Although few realize it, agriculture is connected to many of the most important and most controversial issues of the modern world. As part of our goal to educate people about the importance of agriculture and to make the garden a learning center, we hope in the future to hold panel discussions, lectures, and film screenings on a variety of topics.
You might not believe it, but agriculture has been estimated to be one of the largest consumers of petroleum products out of all industries in the United States. From production to packaging to transportation, agriculture has become a heavily petroleum dependent industry. Starting with the Green Revolution in the 1960s, farmers began to replace internal inputs (compost, manure, etc.) with external inputs (chemical fertilizers, pesticides). These chemical inputs are largely petroleum based, and account for most of the fossil fuel consumption by agriculture. Other oil consumption has come from the shift from fresh, local produce to package, transported “food.” It”s now estimated that the average meal travels about 1500 miles to make it from a farm to a table. In California, that number is about 500 miles, because most of the produce in the United States is produced in California.\n
No matter what study you read, you”ll find that agriculture is the largest consumer of water in the world. About 70% of all potable water is used in agriculture. In the last 50 years, with the increasing migration away from sustainable, ecologically balanced agriculture towards industrial agriculture, the demand on the earths fresh water resources has increased significantly. To give an example, a hybrid varieties of rice introduced into India during its Green Revolution used about 5 to 6 times more water than the indigenous varieties they replaced. Although production from these hybrid varieties was significantly higher in their initial years of use, production levels have slipped since their introduction, and water table levels in the regions of India where these varieties were introduced have dropped to levels that make it impractical to continue to farm on these lands. With water becoming an increasingly scarce resource, especially for the worlds most marginalized populations (that is, most of the worlds population), the unsustainable levels of water use in agriculture are not only impractical, but also unconscionable.

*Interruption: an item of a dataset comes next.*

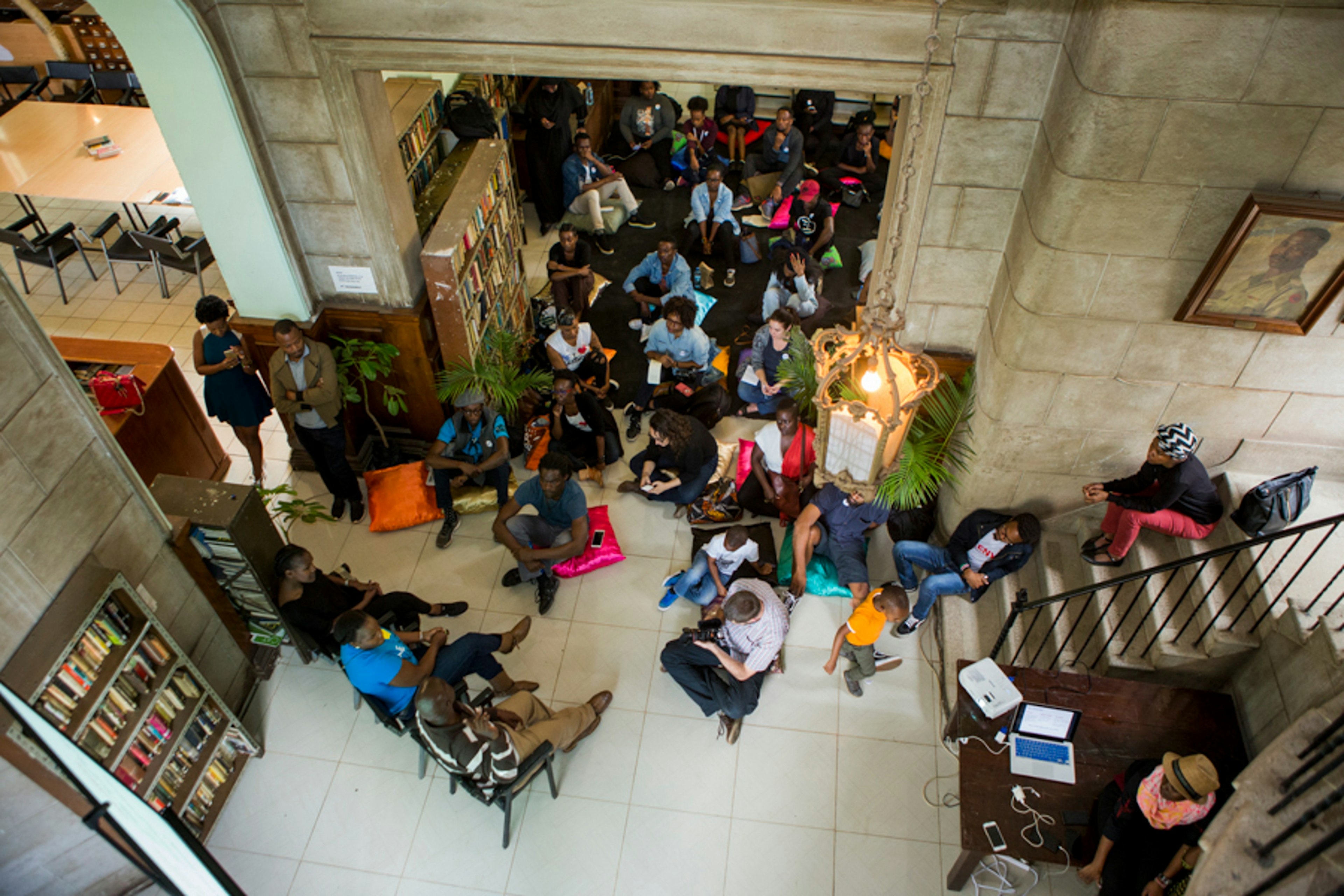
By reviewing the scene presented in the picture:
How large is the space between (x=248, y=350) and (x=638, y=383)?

With the introduction of chemical fertilizers and pesticides into food production, agriculture moved from a process which maintained and sustained nature to an industry which denuded and denigrated it. The modern industrial agriculture system uses hundreds of pesticides, none of which have been tested for their long term effects on human health or the environment. These chemicals take a long time to degrade naturally, and find their way to our bodies through our water ways and by drifting through the air. Even more alarming is that none of these chemicals have been tested on humans for their effects when they are combined with other chemicals, as they are in our water supply. A glaring example of this irresponsible chemical use is that of Atrazine, and chemical herbicide developed by the Swiss company Syngenta. Atrazine is one of the most widely used pesticides in the world, with 76 million pounds being applied in the US in 2003. Atrazine was banned in the EU in 2004 due to its consistent groundwater contamination. A study at UC Berkeley found that, even at low levels, atrazine could cause demasculinization and femininization in male frogs. The United States EPA has failed to ban the use of atrazine twice.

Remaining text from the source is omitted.